Copy the lines below verbatim, but only from the line containing "Taking stock of" through the end of the data.
----
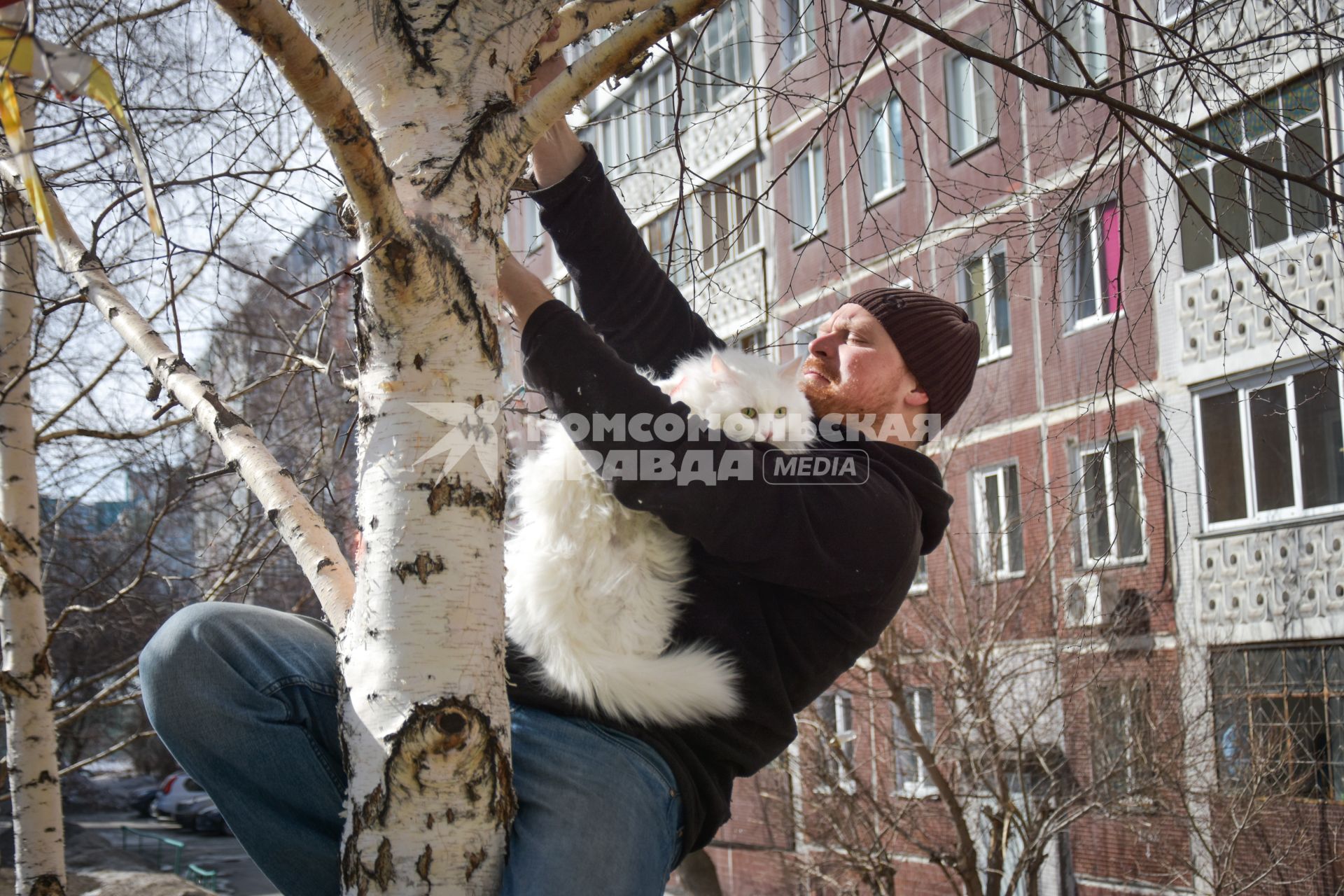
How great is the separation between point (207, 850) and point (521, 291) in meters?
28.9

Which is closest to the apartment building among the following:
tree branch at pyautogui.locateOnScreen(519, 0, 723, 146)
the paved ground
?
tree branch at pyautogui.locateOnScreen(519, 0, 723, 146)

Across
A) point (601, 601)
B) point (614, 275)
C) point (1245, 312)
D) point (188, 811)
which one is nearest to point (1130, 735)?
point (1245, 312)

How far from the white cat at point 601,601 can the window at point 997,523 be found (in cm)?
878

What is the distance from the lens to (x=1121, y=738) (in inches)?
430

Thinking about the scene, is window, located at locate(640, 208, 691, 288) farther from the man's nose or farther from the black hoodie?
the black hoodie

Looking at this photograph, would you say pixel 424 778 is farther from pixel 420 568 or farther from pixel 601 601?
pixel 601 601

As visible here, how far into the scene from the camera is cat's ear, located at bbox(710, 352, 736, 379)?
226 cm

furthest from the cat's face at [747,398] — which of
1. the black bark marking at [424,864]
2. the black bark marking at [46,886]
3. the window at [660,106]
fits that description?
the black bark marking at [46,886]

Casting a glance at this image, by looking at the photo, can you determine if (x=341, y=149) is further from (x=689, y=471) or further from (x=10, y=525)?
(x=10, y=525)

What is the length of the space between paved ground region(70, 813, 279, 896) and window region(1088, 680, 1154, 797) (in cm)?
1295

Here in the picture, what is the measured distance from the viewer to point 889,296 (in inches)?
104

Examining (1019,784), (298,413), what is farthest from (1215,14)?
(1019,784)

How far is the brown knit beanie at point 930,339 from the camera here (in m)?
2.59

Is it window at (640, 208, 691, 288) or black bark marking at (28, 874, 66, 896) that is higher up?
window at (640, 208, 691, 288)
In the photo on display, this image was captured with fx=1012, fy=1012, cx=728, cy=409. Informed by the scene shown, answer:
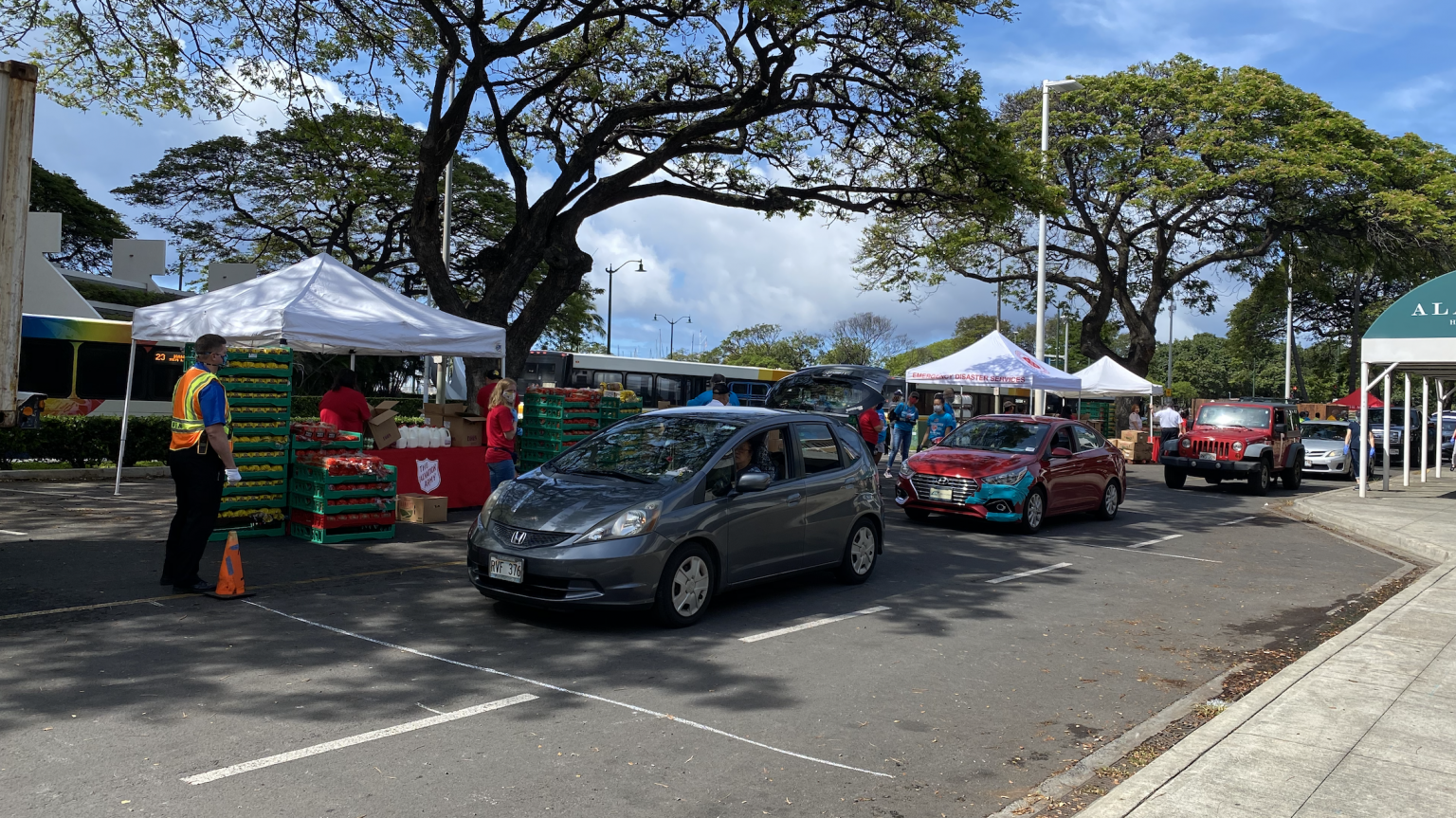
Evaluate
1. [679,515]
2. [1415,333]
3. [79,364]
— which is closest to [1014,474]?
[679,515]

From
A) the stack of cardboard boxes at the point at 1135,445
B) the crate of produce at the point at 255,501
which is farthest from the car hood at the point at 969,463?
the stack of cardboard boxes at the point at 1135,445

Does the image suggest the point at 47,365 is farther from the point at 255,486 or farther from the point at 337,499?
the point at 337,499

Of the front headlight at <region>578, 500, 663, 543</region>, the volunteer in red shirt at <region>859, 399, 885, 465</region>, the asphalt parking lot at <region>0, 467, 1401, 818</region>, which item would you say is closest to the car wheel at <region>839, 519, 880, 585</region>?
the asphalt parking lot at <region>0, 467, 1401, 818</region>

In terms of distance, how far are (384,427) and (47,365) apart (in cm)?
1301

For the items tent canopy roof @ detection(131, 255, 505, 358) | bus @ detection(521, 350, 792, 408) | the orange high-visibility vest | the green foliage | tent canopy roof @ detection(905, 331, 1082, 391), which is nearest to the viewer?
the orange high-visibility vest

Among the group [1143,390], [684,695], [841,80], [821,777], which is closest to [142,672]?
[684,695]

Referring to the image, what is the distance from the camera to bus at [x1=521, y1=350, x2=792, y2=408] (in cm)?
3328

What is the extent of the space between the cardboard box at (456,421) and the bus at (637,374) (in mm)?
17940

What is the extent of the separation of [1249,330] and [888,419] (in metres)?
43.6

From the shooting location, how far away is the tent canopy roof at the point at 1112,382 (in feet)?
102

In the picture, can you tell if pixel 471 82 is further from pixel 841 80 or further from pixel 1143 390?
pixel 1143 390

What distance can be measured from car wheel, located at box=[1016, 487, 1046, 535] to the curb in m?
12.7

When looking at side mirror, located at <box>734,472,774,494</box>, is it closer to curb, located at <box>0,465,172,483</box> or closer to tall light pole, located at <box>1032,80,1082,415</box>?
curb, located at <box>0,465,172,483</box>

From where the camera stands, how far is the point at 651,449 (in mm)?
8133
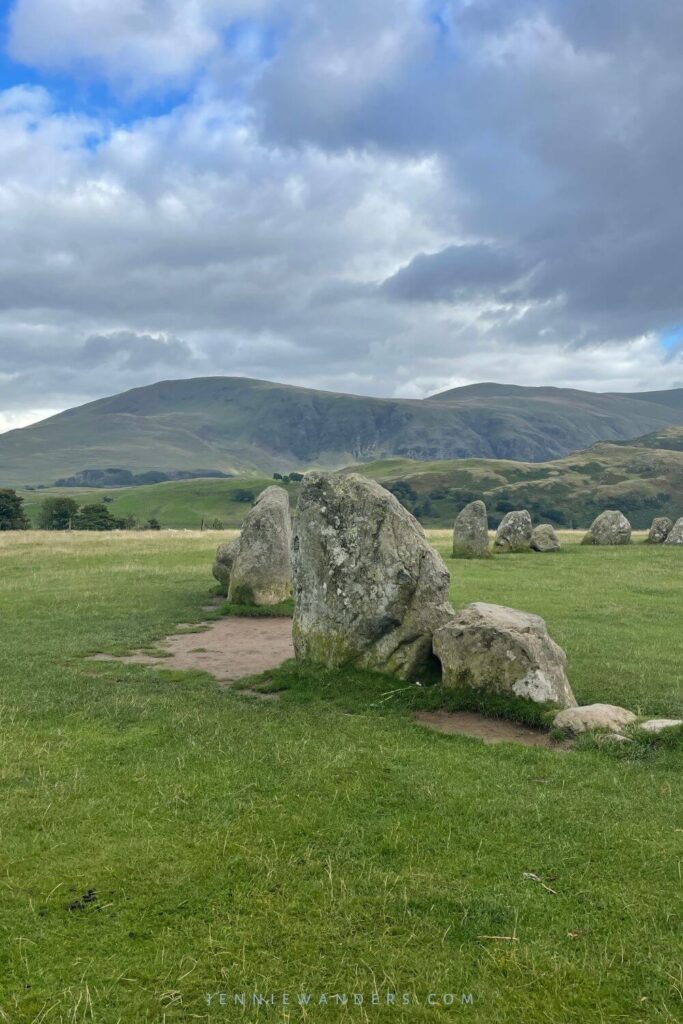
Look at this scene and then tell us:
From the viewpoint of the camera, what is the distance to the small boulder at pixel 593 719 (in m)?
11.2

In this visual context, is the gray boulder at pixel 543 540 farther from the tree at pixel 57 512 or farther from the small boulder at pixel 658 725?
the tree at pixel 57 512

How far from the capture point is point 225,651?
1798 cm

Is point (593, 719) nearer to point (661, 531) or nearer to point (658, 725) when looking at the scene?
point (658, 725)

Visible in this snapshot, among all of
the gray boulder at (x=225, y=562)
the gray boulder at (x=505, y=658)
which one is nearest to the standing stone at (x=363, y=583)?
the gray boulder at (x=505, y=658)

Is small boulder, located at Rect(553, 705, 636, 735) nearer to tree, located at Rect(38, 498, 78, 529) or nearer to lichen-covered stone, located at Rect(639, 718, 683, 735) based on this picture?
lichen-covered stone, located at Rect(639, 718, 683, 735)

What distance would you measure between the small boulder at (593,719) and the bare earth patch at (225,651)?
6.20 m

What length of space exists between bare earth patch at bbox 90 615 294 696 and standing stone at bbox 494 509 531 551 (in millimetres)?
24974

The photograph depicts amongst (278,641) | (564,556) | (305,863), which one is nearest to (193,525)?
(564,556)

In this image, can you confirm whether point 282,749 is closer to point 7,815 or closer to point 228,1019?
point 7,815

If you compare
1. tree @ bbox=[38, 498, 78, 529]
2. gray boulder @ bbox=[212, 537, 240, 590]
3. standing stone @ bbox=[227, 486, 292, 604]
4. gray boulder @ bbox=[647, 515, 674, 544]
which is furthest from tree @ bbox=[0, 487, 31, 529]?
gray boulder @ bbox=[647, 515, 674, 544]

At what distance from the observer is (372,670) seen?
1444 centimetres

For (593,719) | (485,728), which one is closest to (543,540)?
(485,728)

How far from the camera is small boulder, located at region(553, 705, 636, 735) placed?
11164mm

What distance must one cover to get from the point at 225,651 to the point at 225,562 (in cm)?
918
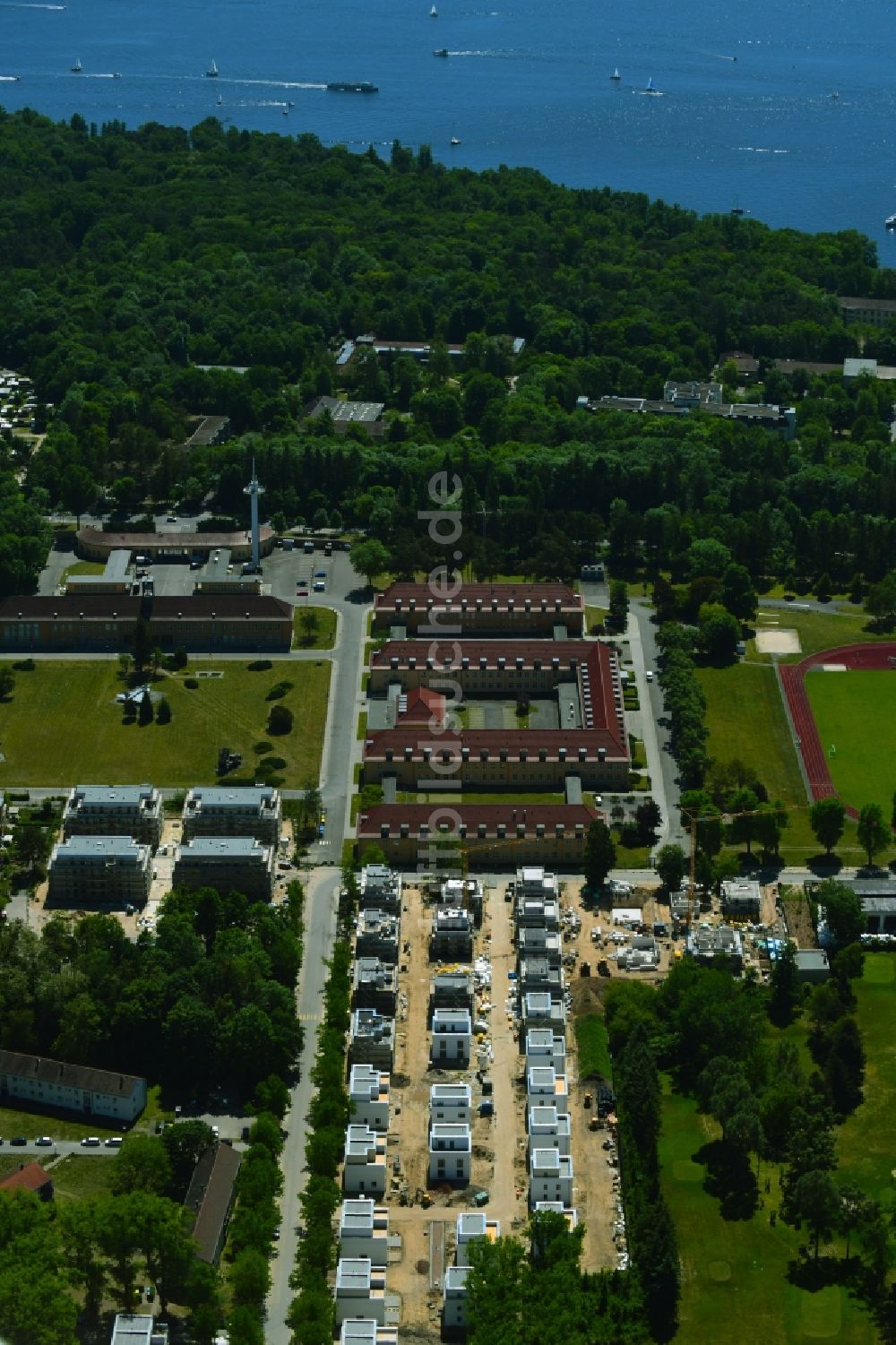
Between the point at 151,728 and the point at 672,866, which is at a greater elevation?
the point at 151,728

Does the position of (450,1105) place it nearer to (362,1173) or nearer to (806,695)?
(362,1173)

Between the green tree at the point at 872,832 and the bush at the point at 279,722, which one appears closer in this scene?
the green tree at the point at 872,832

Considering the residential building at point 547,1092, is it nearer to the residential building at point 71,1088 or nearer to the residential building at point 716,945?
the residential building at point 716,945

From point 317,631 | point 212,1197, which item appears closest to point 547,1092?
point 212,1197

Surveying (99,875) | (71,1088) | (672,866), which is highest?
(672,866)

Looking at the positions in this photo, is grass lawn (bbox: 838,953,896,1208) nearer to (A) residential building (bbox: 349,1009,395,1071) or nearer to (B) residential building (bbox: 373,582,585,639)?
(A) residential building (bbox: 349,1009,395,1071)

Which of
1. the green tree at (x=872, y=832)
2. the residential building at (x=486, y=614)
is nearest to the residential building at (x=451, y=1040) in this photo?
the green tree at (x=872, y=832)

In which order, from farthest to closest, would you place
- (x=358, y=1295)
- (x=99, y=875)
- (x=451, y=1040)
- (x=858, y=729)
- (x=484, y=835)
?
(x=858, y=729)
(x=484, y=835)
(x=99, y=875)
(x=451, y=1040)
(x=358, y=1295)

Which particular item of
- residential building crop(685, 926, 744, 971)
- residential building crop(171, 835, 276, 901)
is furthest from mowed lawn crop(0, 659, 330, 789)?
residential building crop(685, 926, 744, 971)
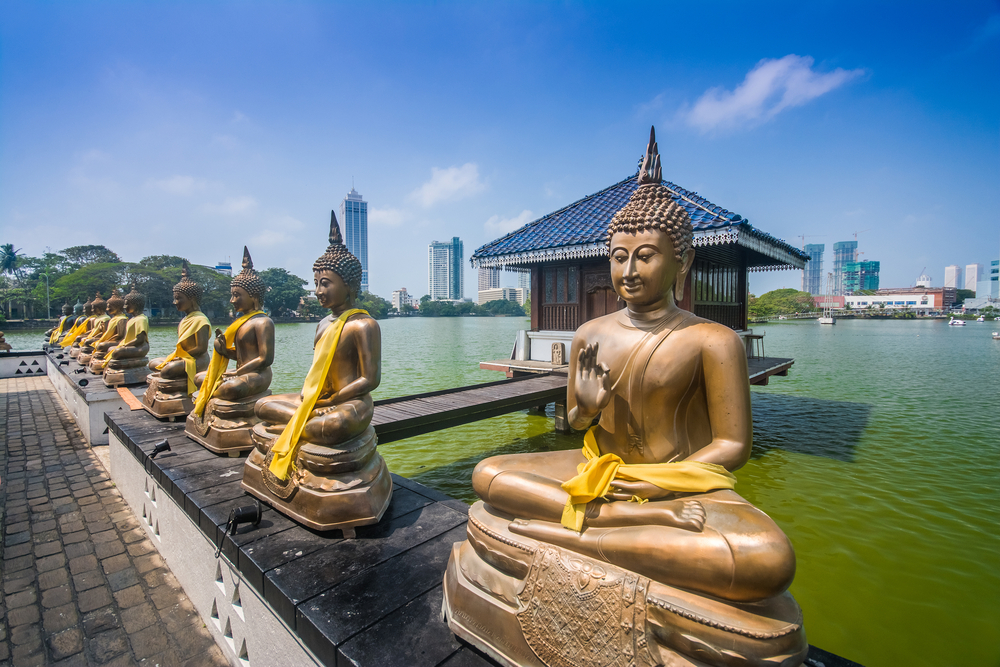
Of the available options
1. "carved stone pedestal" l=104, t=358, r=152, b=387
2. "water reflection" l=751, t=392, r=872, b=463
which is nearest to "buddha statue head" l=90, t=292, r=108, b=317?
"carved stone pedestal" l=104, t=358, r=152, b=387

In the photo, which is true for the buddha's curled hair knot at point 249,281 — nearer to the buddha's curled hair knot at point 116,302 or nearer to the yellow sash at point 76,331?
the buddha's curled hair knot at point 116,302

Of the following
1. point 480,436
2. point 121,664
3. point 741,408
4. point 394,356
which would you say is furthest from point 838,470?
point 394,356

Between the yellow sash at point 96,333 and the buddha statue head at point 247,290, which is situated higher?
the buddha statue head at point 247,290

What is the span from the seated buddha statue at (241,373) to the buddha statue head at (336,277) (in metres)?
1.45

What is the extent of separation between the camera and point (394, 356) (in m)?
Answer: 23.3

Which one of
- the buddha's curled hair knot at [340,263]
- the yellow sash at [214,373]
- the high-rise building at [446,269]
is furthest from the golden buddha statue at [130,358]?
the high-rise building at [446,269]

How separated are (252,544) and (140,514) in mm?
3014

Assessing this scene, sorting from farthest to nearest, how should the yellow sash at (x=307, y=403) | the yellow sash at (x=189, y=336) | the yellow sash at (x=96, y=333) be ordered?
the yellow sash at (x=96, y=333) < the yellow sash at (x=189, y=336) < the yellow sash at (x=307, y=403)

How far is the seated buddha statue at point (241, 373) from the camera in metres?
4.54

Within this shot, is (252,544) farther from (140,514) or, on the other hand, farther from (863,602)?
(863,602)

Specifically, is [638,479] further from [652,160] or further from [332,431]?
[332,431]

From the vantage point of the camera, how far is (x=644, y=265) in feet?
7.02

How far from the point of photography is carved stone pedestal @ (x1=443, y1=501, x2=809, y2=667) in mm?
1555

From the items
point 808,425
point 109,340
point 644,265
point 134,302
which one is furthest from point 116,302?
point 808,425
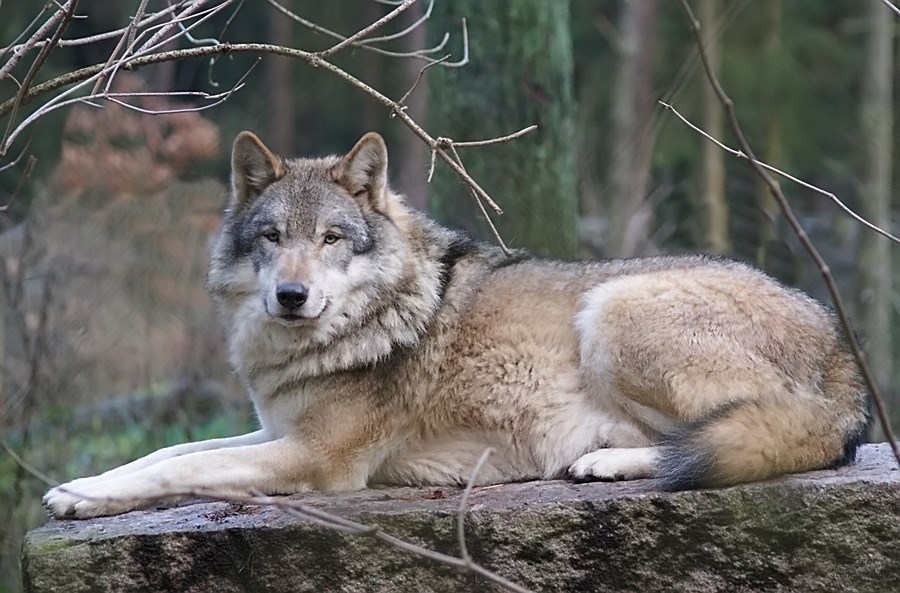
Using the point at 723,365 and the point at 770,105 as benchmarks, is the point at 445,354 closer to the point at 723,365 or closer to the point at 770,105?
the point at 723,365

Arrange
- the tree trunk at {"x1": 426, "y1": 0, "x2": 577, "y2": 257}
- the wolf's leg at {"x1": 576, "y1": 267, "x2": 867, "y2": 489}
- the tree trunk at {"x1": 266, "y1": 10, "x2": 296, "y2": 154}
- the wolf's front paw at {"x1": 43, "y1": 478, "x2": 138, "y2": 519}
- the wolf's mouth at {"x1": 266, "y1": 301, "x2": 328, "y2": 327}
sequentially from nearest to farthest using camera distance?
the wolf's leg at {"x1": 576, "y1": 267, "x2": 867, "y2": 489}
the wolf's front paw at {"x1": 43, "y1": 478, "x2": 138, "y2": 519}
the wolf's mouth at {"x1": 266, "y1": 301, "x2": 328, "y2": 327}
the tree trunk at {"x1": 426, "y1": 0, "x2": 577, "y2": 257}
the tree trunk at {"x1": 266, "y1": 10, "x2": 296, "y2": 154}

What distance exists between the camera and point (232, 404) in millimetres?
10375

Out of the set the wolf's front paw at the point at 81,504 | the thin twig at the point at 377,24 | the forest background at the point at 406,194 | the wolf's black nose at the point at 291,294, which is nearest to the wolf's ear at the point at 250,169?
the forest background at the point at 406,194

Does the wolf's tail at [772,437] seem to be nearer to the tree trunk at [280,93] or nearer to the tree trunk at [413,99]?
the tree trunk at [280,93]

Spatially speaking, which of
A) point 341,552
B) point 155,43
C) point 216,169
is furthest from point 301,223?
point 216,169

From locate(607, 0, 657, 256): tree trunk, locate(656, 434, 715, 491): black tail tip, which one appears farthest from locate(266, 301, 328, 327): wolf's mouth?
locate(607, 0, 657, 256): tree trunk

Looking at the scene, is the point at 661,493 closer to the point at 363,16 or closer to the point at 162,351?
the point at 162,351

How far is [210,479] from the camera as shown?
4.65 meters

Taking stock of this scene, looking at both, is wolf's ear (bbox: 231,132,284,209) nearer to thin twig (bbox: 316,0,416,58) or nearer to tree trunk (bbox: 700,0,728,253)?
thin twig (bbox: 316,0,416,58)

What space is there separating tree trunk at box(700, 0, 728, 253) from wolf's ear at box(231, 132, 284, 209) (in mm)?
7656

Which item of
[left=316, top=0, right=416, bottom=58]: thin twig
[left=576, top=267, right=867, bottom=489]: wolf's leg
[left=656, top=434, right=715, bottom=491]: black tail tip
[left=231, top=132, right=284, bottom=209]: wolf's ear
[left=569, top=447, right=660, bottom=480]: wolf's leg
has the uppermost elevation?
----
**FINAL RESULT**
Taking stock of this scene, looking at both, is wolf's ear (bbox: 231,132,284,209) nearer to thin twig (bbox: 316,0,416,58) or nearer to tree trunk (bbox: 700,0,728,253)?
thin twig (bbox: 316,0,416,58)

What space is there separating tree trunk at box(700, 0, 728, 253) from wolf's ear at box(231, 132, 284, 209) (in mm)?
7656

Which item of
[left=316, top=0, right=416, bottom=58]: thin twig
[left=576, top=267, right=867, bottom=489]: wolf's leg
[left=656, top=434, right=715, bottom=491]: black tail tip
[left=231, top=132, right=284, bottom=209]: wolf's ear
[left=569, top=447, right=660, bottom=480]: wolf's leg
has the uppermost elevation?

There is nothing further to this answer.